奴隷
第一章 古代ロウム
その男は遠くの地より奴隷としてこの街に連れて来られた。男の名はアキレタ。通称アキ。それは、親からではなく、主から与えられた名であった。主は、彼を召使としてではなく、闘技場で戦わせるために買った。いわゆる剣闘士である。名のある剣闘士の下で、腕を磨かせ、ついにデビューのときを迎えた。
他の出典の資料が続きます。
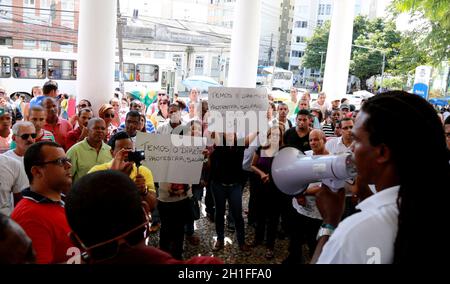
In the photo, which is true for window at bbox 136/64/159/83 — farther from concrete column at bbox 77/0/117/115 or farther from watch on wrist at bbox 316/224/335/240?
watch on wrist at bbox 316/224/335/240

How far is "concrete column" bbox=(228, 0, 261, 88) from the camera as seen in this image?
896 centimetres

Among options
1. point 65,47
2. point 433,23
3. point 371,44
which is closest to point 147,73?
point 433,23

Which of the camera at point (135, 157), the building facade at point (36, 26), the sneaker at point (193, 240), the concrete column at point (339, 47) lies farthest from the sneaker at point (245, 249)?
the building facade at point (36, 26)

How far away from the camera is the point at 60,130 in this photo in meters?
5.07

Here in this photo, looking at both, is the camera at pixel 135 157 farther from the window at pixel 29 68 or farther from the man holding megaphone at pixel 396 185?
the window at pixel 29 68

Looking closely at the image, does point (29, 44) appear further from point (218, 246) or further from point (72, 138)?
point (218, 246)

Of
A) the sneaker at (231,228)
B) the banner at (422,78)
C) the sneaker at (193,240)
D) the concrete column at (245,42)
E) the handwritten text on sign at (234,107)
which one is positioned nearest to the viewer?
the handwritten text on sign at (234,107)

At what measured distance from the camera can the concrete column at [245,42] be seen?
29.4 feet

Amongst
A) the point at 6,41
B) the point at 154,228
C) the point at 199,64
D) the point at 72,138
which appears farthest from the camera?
the point at 199,64

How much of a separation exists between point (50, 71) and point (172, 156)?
15332 millimetres

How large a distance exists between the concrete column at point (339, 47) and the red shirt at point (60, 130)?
349 inches

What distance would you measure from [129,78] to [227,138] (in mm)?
15490

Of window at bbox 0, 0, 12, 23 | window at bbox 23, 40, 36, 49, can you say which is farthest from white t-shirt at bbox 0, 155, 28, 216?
window at bbox 0, 0, 12, 23
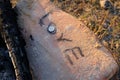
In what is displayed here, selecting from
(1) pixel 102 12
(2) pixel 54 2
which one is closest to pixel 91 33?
(1) pixel 102 12

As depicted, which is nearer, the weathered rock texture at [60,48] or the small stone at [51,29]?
the weathered rock texture at [60,48]

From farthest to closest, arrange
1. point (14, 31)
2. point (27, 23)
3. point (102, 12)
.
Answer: point (102, 12) → point (27, 23) → point (14, 31)

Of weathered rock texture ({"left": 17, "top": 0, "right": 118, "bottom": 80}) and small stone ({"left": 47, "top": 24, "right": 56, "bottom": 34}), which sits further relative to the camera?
small stone ({"left": 47, "top": 24, "right": 56, "bottom": 34})

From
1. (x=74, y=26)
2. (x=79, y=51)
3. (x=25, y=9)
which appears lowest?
(x=79, y=51)

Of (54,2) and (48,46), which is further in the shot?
(54,2)

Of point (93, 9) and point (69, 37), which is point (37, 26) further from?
point (93, 9)

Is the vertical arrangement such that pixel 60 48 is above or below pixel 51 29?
below

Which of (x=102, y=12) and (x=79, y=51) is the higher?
(x=102, y=12)

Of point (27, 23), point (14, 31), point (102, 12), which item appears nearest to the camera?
point (14, 31)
普通であれば、デビュー戦はライオンなどの猛獣と戦わせる。動物であれば、罪悪感がなく戦えるからだ。
その日は、急遽、皇帝エイブラハムが見物に来ていた。
「事前にご連絡いただければ、奴隷ではなく、まともな剣闘士をご用意いたしましたのに。」
責任者は腰をかがめ、もみ手をしながら、皇帝に言った。
「かまわね。民は血が見たいのだ。たまには人間が負けるのもいいだろう。」
皇帝は、毅然として答えた。
「ですが、御前を奴隷の血で汚すことになっては。」
「かまわぬ。奴隷に勝ったヤツに我が民族のものが勝利すれば、われらの優位性が示されるというものだ。」
皇帝エイブラハムはそういい残すと、専用の観客席へと向かった。
御前試合での組み合わせは、常に決まっていた。それは、闘技場の地下に飼われている二兎の手で作り出した最悪の化け物と市民を代表する人間の戦いだった。この戦いでは、決して人が負けることは許されなかった。しかし、今回は違った。誰もが、奴隷は負けるだろうと思った。そして、勝った化け物は、民族の誇りとされる英雄と戦い、敗れるのだ。
そう、いかなる化け物でも勝ち続けることはない。